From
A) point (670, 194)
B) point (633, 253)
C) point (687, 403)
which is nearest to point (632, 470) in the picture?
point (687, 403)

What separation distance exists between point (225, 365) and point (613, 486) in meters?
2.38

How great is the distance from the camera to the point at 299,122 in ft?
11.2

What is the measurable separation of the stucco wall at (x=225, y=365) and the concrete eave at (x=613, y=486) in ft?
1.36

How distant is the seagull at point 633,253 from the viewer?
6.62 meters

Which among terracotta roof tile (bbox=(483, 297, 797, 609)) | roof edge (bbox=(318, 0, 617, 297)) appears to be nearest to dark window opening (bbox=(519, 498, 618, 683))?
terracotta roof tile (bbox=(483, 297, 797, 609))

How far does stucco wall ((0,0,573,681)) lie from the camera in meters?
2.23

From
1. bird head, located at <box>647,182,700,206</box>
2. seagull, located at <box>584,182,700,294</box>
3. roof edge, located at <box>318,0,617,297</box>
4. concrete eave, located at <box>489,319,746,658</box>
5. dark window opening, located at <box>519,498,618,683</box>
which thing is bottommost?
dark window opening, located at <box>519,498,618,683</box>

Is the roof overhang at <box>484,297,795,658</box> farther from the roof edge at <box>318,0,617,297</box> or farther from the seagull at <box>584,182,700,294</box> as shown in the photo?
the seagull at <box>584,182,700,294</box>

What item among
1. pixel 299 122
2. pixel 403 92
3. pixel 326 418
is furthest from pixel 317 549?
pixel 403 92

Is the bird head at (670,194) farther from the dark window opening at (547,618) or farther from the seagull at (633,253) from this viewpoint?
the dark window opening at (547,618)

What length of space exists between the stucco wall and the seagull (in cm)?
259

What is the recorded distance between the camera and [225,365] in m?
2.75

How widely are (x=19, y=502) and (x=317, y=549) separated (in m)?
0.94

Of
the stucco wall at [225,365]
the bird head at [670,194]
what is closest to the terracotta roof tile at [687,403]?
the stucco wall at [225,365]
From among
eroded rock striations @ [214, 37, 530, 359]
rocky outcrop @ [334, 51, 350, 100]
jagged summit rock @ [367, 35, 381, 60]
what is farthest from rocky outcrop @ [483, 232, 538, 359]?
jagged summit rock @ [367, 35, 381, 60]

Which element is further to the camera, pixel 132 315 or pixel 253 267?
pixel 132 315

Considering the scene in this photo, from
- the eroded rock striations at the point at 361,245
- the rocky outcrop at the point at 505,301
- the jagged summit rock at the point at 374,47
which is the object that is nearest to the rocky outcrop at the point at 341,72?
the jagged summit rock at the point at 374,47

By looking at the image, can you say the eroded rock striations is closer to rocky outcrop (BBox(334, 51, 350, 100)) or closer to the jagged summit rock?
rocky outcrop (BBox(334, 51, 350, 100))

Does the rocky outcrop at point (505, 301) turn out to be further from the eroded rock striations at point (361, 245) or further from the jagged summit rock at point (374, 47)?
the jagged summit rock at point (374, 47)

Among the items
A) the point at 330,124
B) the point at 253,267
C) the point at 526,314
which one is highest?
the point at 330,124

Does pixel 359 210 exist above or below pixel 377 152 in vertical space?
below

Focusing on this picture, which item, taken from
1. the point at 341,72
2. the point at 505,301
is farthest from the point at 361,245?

- _Your goal_:
Each line above is to be repeated exactly.

- _Result_:
From
A) point (670, 194)
B) point (633, 253)
C) point (687, 403)
which is nearest to point (632, 470) in the picture?
point (687, 403)

What separation distance exists between point (225, 365) and point (613, 486) in meters?
2.38

How great is the distance from the camera to the point at 299,122 in ft?
11.2

What is the measurable separation of the stucco wall at (x=225, y=365) and the concrete eave at (x=613, y=486) in ft?
1.36

How distant is the seagull at point 633,253 from the viewer?
6.62 meters

Which among terracotta roof tile (bbox=(483, 297, 797, 609)) | roof edge (bbox=(318, 0, 617, 297)) appears to be nearest to dark window opening (bbox=(519, 498, 618, 683))?
terracotta roof tile (bbox=(483, 297, 797, 609))

How far does stucco wall ((0,0,573,681)) lie from the camera in meters?
2.23

From
1. bird head, located at <box>647,182,700,206</box>
2. seagull, located at <box>584,182,700,294</box>
3. roof edge, located at <box>318,0,617,297</box>
4. concrete eave, located at <box>489,319,746,658</box>
5. dark window opening, located at <box>519,498,618,683</box>
which thing is bottommost?
dark window opening, located at <box>519,498,618,683</box>

Is the roof overhang at <box>484,297,795,658</box> farther from the roof edge at <box>318,0,617,297</box> or farther from the seagull at <box>584,182,700,294</box> as shown in the photo?
the seagull at <box>584,182,700,294</box>

What item among
1. pixel 299 122
2. pixel 403 92
3. pixel 326 418
is furthest from pixel 317 549?
pixel 403 92

Is the bird head at (670,194) farther from the dark window opening at (547,618) or farther from the seagull at (633,253) from this viewpoint?
the dark window opening at (547,618)

What length of space exists between the stucco wall and the seagull (in cm)?
259

What is the recorded distance between the camera and [225,365] in m?
2.75

How widely are (x=19, y=502) and (x=317, y=549) separated (in m)?
0.94

Of
the stucco wall at [225,365]
the bird head at [670,194]
what is closest to the terracotta roof tile at [687,403]?
the stucco wall at [225,365]
From among
eroded rock striations @ [214, 37, 530, 359]
rocky outcrop @ [334, 51, 350, 100]
jagged summit rock @ [367, 35, 381, 60]
what is farthest from rocky outcrop @ [483, 232, 538, 359]?
jagged summit rock @ [367, 35, 381, 60]

Which element is further to the camera, pixel 132 315 or pixel 253 267?
pixel 132 315

Considering the scene in this photo, from
- the eroded rock striations at the point at 361,245
- the rocky outcrop at the point at 505,301
- the jagged summit rock at the point at 374,47
which is the object that is nearest to the rocky outcrop at the point at 341,72?
the jagged summit rock at the point at 374,47

By looking at the image, can you say the eroded rock striations is closer to rocky outcrop (BBox(334, 51, 350, 100)) or closer to the jagged summit rock?
rocky outcrop (BBox(334, 51, 350, 100))

Does the rocky outcrop at point (505, 301) turn out to be further from the eroded rock striations at point (361, 245) or further from the jagged summit rock at point (374, 47)?
the jagged summit rock at point (374, 47)

Among the items
A) the point at 330,124
B) the point at 253,267
C) the point at 526,314
which one is highest?
the point at 330,124

Does pixel 359 210 exist above or below pixel 377 152 in vertical space?
below

Focusing on this picture, which item, taken from
1. the point at 341,72
2. the point at 505,301
is farthest from the point at 361,245?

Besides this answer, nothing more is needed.